**ФРАГМЕНТ ТЕКСТА**
--*--

Джон Дербишир - Простая одержимость. Бернхард Риман и величайшая нерешенная проблема в математике.
Всё это изобилие государств — королевств, княжеств, герцогств и великих герцогств, — составлявших во времена Римана северную Германию, по большей части представляло собой независимые друг от друга образования, каждое из которых проводило свою собственную внутреннюю политику. И в этой аморфной структуре находилось место для гордости за свое государство и для соревнования с соседями.

--*--

**ВЫДЕРЖКА ИЗ ДАННЫХ**
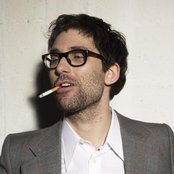 Jamie Lidell - List pictures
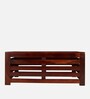 Erickson Coffee Table In Honey Finish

--*--

**ИНСТРУКЦИИ К ЗАДАНИЯМ**
A) Перечислите все виды государств, которые названы во фрагменте текста о северной Германии времен Римана.
B) Повторите дословно часть фрагмента текста от слов «Всё это изобилие» до слов «соревнования с соседями.».

**ОТВЕТЫ ПО ЗАДАНИЯМ**
A) Королевства, княжества, герцогства, великие герцогства.

B)
Всё это изобилие государств — королевств, княжеств, герцогств и великих герцогств, — составлявших во времена Римана северную Германию, по большей части представляло собой независимые друг от друга образования, каждое из которых проводило свою собственную внутреннюю политику. И в этой аморфной структуре находилось место для гордости за свое государство и для соревнования с соседями.